Die jüdische Küche ist noch durch eine weitere Institution gekennzeichnet, die ihr ihre Eigenart gibt, durch die Unterscheidung von fleischig und milchig. Ihre Grundlage ist ebenfalls religiös. „Du darfst das Böcklein nicht in der Milch seiner Mutter kochen“, sagt die Thorah dreimal.
Der erste Grund für diese Bestimmung ist wohl eine Empfindung der einfachen Menschlichkeit. Es ist grausam, das junge Tier in der Milch der Mutter zu kochen.
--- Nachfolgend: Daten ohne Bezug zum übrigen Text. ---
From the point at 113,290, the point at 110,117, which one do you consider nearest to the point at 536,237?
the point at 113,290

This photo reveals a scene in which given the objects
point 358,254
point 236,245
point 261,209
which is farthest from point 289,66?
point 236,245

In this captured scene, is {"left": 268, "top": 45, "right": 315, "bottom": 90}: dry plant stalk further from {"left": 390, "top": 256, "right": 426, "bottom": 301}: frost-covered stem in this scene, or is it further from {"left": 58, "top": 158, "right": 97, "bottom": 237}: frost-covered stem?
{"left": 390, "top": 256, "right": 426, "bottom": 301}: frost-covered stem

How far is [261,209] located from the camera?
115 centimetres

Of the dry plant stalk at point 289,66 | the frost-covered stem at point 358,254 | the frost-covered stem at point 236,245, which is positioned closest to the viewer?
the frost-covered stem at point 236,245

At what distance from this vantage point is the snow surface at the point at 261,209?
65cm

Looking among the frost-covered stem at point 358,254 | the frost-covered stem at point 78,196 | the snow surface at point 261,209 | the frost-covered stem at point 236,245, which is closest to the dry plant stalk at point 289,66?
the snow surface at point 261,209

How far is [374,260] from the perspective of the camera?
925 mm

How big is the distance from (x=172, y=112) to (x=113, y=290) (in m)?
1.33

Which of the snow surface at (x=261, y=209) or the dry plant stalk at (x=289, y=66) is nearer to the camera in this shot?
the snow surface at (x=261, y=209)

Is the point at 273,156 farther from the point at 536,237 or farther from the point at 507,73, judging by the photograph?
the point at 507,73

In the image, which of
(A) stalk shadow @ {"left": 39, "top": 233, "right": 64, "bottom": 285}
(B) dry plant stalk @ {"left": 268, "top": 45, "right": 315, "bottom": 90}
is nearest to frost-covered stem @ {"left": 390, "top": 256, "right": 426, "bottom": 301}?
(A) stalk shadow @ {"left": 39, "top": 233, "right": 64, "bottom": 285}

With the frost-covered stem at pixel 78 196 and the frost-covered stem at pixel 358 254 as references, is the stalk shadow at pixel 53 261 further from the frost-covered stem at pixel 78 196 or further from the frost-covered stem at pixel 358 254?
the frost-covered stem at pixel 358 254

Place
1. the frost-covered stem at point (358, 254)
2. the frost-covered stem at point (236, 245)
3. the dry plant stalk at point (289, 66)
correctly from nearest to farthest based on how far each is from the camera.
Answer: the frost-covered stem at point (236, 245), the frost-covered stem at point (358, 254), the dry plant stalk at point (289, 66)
Der zweite Grund mag die Scheu vor der naturwidrigen Perversion sein, die die Milch, die von der Natur für die Aufzucht des jungen Tieres
bestimmt ist, dazu mißbraucht, dem Menschen einen zarten Braten zu verschaffen. Wie bei dem Terephagesetz hat aber auch hier die Tradition den Bereich des Gebotes weit über seinen ursprünglichen Sinn ausgedehnt. Sie gilt nach dem Talmud nicht nur für das Böcklein, sondern für jeden Vierfüßler und
jeden Vogel, sie gilt ferner nicht nur für das Böcklein und seine Mutter, sondern es ist nach jüdischer Tradition unter allen Umständen verboten, irgendwelches Fleisch in irgendwelcher Milch zu kochen. Dieses Verbot gilt jedoch nicht für Fische. Der Fisch darf in jeder Weise mit Butter oder Milch zubereitet werden. Die Tradition hat sich auch nicht mit dem Verbote des Kochens begnügt. Jede Zubereitung von Fleisch mit Milch ist verboten, kein Küchengerät, das für fleischige Nahrung bestimmt ist, darf mit Milch in Berührung kommen, der jüdische Haushalt hat deshalb doppeltes Geschirr. Auch dürfen Fleisch
und Milch nicht bei derselben Mahlzeit, wenn auch getrennt, genossen werden. Wer Milch genossen hat, muß vielmehr nach der bei Juden herrschenden Regel eine halbe Stunde warten, bis er Fleisch, und wer Fleisch genossen hat, viel länger – nach dem Sdiulchan Aruch sechs Stunden – warten, bis er Milch genießen darf.
Die jüdischen Speisegesetze, die hier in einem sehr großen Umrissen ohne auf jegliches Detail einzugehen, dargestellt wurden, sind seit den ältesten Zeiten im Judentum zu beobachten. Für die nichtjüdische Welt waren sie von jeher auffallend, oft auch anstößig, und seit einigen Menschenaltem werden sie auch von manchen Juden bekämpft und von vielen Juden mindestens nicht mehr beachtet. Ihretwegen hat man die jüdische Religion manchmal auch als „Küchenreligion“ stigmatisiert. Den echten Juden kann das jedoch nicht beirren. Wenn wirklich Leib und Seele in innigem Zusammenhang miteinander stehen, und wenn es möglich ist, durch die Speise den Leib und damit die Seele zu beeinflussen, dann kann auch die Speise Gegenstand des Religionsgesetzes sein.